An exact transcription of the entries is required, with none of the pictures carried over.

#####

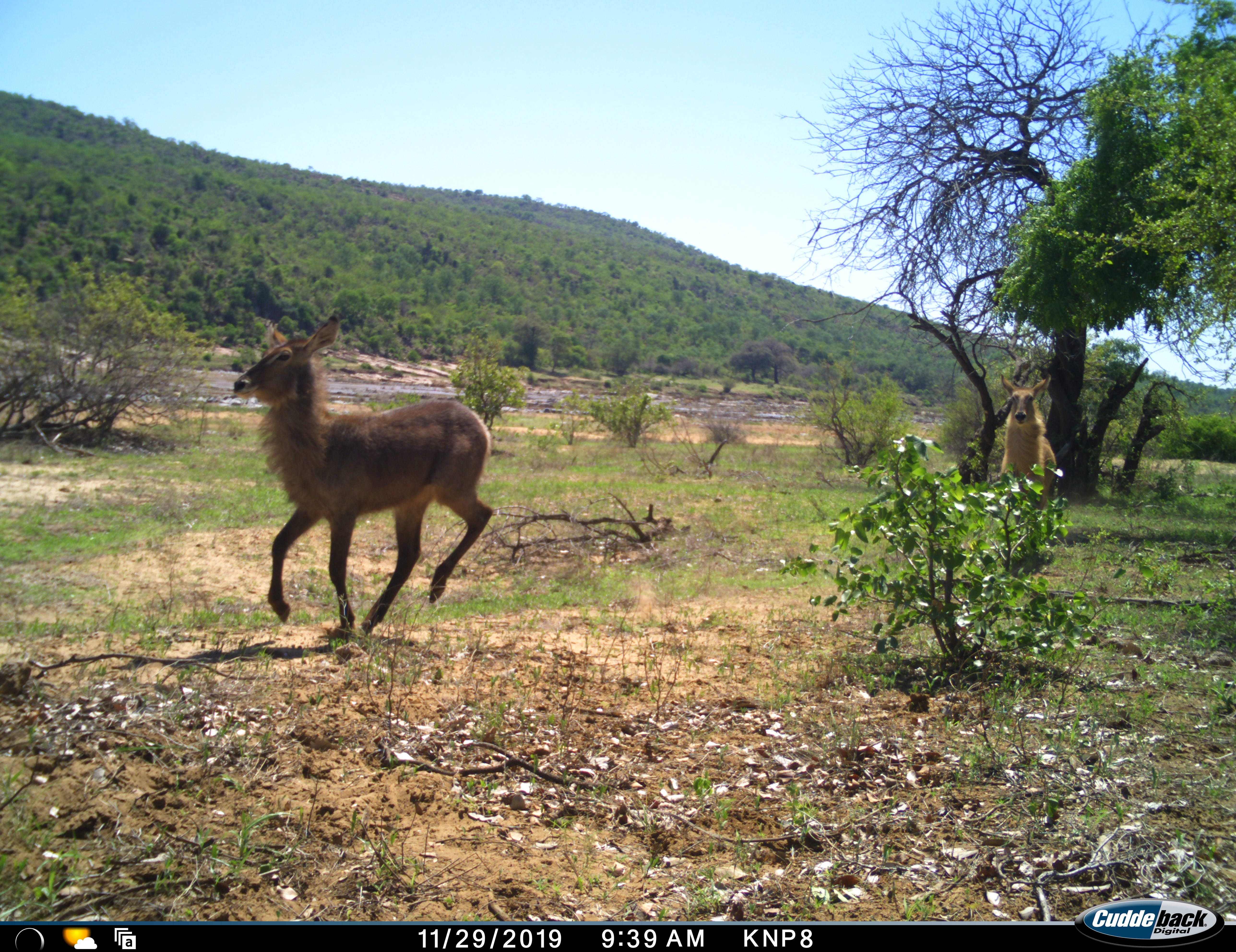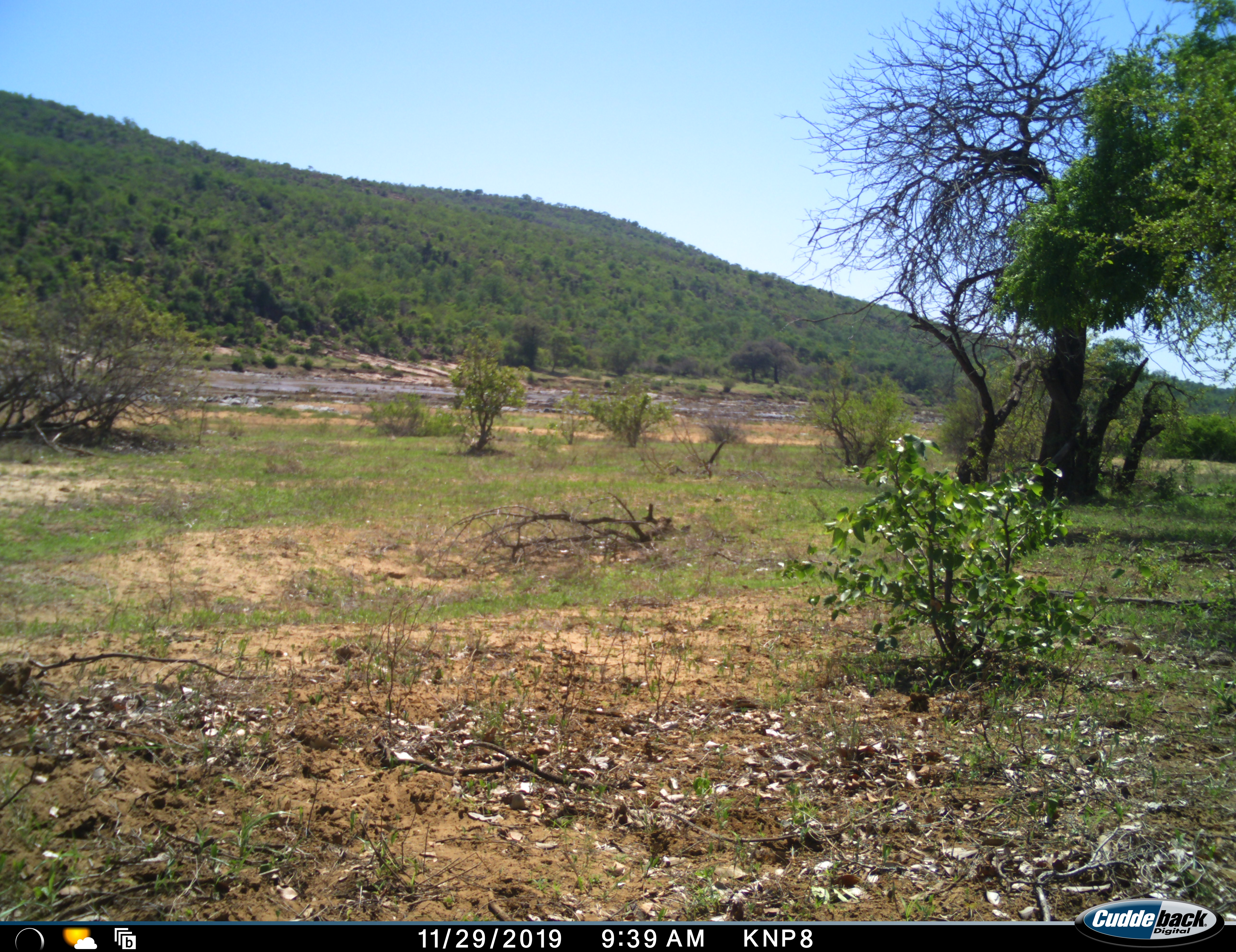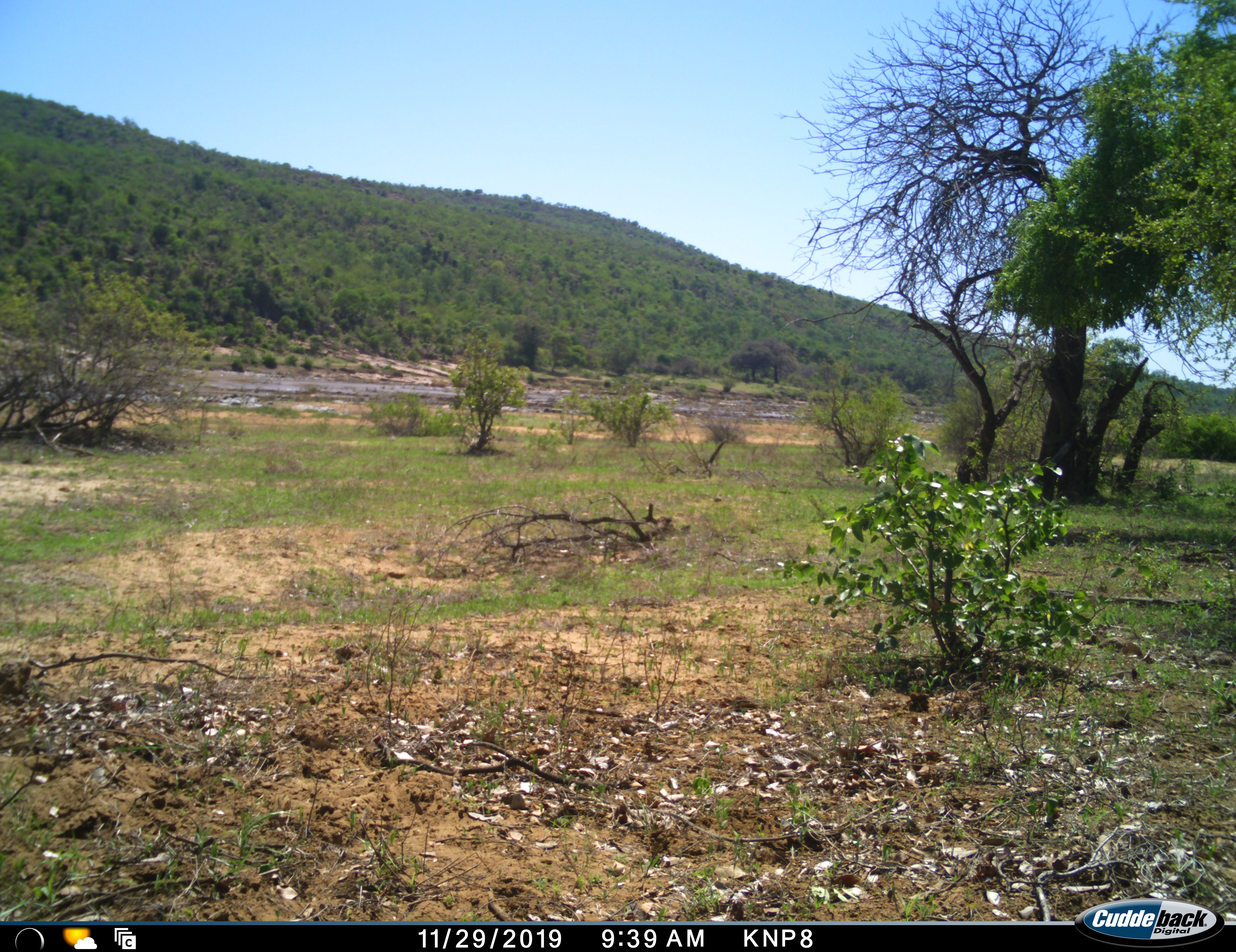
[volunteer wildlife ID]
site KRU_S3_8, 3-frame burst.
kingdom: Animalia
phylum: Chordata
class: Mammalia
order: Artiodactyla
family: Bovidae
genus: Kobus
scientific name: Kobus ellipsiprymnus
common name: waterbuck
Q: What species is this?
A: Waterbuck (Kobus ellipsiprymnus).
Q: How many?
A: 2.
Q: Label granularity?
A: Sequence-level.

#####

* [RESULT FOR THIS TASK]
[volunteer wildlife ID]
site KRU_S3_8, 3-frame burst.
kingdom: Animalia
phylum: Chordata
class: Mammalia
order: Artiodactyla
family: Bovidae
genus: Kobus
scientific name: Kobus ellipsiprymnus
common name: waterbuck
Q: What species is this?
A: Waterbuck (Kobus ellipsiprymnus).
Q: How many?
A: 2.
Q: Label granularity?
A: Sequence-level.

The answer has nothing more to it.